Они казались парой несколько перезревших влюбленных, которые строго следят за своими жестами и пытливо заглядывают друг другу в глаза.

Моего отца удивляли и стесняли эти неожиданные знаки внимания со стороны матери. Он опасался смотреть на нее, опускал глаза и посмеивался своим глухим, виноватым смешком.

«…что там ни говори, но сегодня, Корнель, ты был удивителен. Я просто-напросто тебя не узнавала!»

«Чего тут удивительного?» — протестовал отец, стараясь делать шаги поменьше, чтобы попасть в ногу с матерью.

«Я начинаю думать, что ты влюблен!»

«Влюблен? — переспросил отец и остановился. — В кого же я могу влюбиться?»

«В меня, в меня! — прозвучал холодный голос матери, но потом она сделала над собой усилие, и тон ее стал кокетливым: — Ты вел себя удивительно, словно влюбленный! Даже тогда, когда ты ухаживал за мной, ничего подобного не бывало…»
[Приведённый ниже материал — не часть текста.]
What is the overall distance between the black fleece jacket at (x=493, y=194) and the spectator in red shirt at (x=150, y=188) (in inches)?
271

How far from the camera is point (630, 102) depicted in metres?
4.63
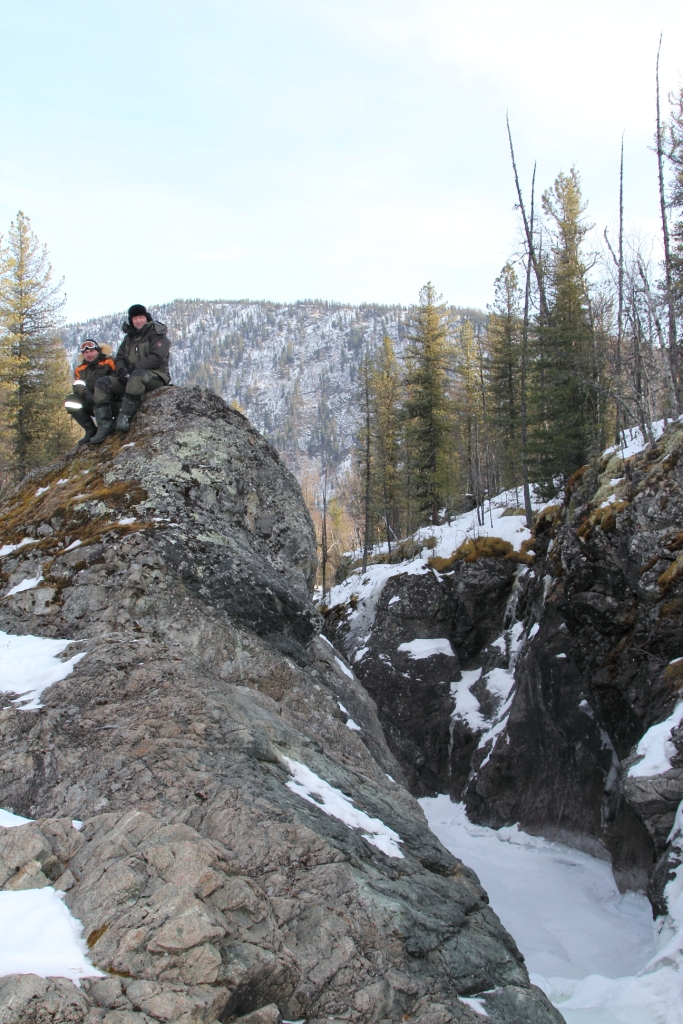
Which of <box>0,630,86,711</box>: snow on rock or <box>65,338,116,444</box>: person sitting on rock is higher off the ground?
<box>65,338,116,444</box>: person sitting on rock

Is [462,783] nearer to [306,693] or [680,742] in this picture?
[680,742]

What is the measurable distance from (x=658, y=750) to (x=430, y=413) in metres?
21.6

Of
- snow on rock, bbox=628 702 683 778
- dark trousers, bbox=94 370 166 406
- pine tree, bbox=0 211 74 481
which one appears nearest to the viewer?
snow on rock, bbox=628 702 683 778

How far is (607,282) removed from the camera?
2438cm

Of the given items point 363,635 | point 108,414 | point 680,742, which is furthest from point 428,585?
point 108,414

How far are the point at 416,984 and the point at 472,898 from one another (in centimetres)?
168

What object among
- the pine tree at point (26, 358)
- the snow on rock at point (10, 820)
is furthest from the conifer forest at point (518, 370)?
the snow on rock at point (10, 820)

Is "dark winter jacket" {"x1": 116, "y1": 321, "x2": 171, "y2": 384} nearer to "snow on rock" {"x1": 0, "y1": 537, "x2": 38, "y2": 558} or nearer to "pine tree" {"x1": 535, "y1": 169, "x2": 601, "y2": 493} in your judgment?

«Чего именно? — поинтересовался отец, глядя себе под ноги и слегка пожимая плечами. — И что же было удивительного сегодня?»

«О, ты был прекрасен! Ты был бесподобен!» — воскликнула мать, подпрыгивая на одной ножке, словно девочка.

Отец засмеялся, несколько удивленно и добродушно посмотрел на нее и снова пожал плечами. Он продолжал идти вперед, а мать, которая не отпускала его руки и подпрыгивала на ходу, все время хотела столкнуть с тротуара его большую, круглую фигуру, очень похожую на снежную бабу. Оба молчали. Мать перестала прыгать и, запрокинув голову, принялась рассматривать небо, предоставив отцу возможность вести ее, как слепую. Улицы были пустынны, в окнах темно, фонари чуть-чуть покачивались от легкого ветерка. Мы шли словно по картонному городу, и казалось, коснись мы его стен, они упадут и вся наша семья очутится на обширной равнине под низким теплым небом, шествуя куда-то в бесконечность: высокая и стройная Сесилия, которая скоро будет сдавать экзамены на бакалавра, хохочущая, с растрепанными волосами, играющая с Анишоарой в догонялки между тонкими стволами акаций, я, семенящая мелкими шагами возле самых домов, отец, грузный мужчина с большой, круглой, почти лысой головой, а рядом с ним, крепко держа его под руку, мать — стройная, почти на полголовы выше его, со строгим лицом, большими глазами, в которых светится какая-то неодолимая сила.